§ Travail à faire
1. D'après le texte sur l'avenir de l'Union européenne, les responsables politiques de quels pays ne veulent toujours pas entendre parler de solidarité économique ?
2. Recopiez sans aucune modification le passage du texte sur l'avenir de l'Union européenne qui commence aux mots « L’analyse précédente des » et s'arrête après les mots « politique de l’Union. ».

§ Texte proposé
La fin de l’Union européenne actuelle en perspective

 

L’analyse précédente des moyens actuels d’intervention européenne pour faire face à la grave crise économique qui s’annonce ne permet guère d’être optimiste, ni pour mettre en œuvre des solutions solidaires, ni pour sortir du cadre néolibéral de la politique de l’Union.

À part l’action de la Banque Européenne d’Investissement, toutes les mesures prévues contribueront à un endettement supplémentaire des pays déjà fortement affaiblis. Or ceux-ci répugnent une mise sous tutelle résultant des conditions qui y sont attachées.

 

Les discussions autour du prochain cadre financier pluriannuel, qui ont eu lieu avant la crise du Coronavirus, avaient déjà témoigné d’une vision politique clairement national(iste) des dirigeants européens des pays du Nord. Et il paraît que même face à la détresse de certains États particulièrement touchés par la crise sanitaire et en prévision de ce qui les attend par après, les responsables politiques allemands, néerlandais, autrichiens et finlandais ne veulent toujours pas entendre parler de solidarité économique.

 

On peut prévoir que sauf revirement de dernière minute, l’Union européenne perdra le reste de sa crédibilité, qu’elle se disloquera et que les forces xénophobes gagneront dangereusement du terrain.

 

 

Deux voies parallèles pour maintenir l’Union

 

 

L’Europe est à la croisée des chemins. Tous les pays de l’Union devront mobiliser des sommes très importantes pour surmonter la crise. Or un certain nombre d’États membres ne disposent pas des moyens financiers pour faire face et ils refusent de contracter des dettes supplémentaires octroyées sous conditions. Ces États ont besoin d’aides non remboursables. Quant à leurs dettes en cours, la BCE devra continuer à les monétiser pour les décharger.

 

Lancer rapidement un emprunt collectif via les marchés financiers et distribuer ces fonds suivant les besoins les plus urgents est une première voie à suivre. Elle exige de la part des dirigeants politiques européens le courage de dépasser leur egoisme nationaliste.

 

Une deuxième voie, complémentaire à la première, consiste à augmenter les ressources budgétaires tant des États membres que de l’Union européenne, en imposant plus fortement les grandes entreprises multinationales (dont certaines profitent amplement de la crise actuelle) et les grandes fortunes. Ces ressources supplémentaires serviront à secourir les PME, particulièrement touchées, à développer les services publics, à réduire les inégalités, à mener une politique de développement des régions faibles de l’Union et à réussir la transition écologique. Cette imposition plus importante des multinationales et des riches demandera sans doute aussi de combattre énergiquement l’évasion et la fraude fiscale.

§ Données fournies
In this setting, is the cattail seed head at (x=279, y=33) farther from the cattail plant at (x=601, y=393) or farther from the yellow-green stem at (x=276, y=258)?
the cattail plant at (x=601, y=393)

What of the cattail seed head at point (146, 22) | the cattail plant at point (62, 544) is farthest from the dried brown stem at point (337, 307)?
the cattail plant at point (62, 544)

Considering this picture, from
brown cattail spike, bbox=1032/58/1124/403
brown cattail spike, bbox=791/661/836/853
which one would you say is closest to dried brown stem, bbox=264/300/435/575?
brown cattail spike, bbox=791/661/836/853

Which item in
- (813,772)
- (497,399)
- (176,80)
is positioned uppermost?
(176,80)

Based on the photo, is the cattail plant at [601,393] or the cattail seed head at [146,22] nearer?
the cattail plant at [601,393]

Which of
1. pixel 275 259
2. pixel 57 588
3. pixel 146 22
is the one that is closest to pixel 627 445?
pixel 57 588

§ Réponses par consigne
1. Les responsables politiques allemands, néerlandais, autrichiens et finlandais.

2.
L’analyse précédente des moyens actuels d’intervention européenne pour faire face à la grave crise économique qui s’annonce ne permet guère d’être optimiste, ni pour mettre en œuvre des solutions solidaires, ni pour sortir du cadre néolibéral de la politique de l’Union.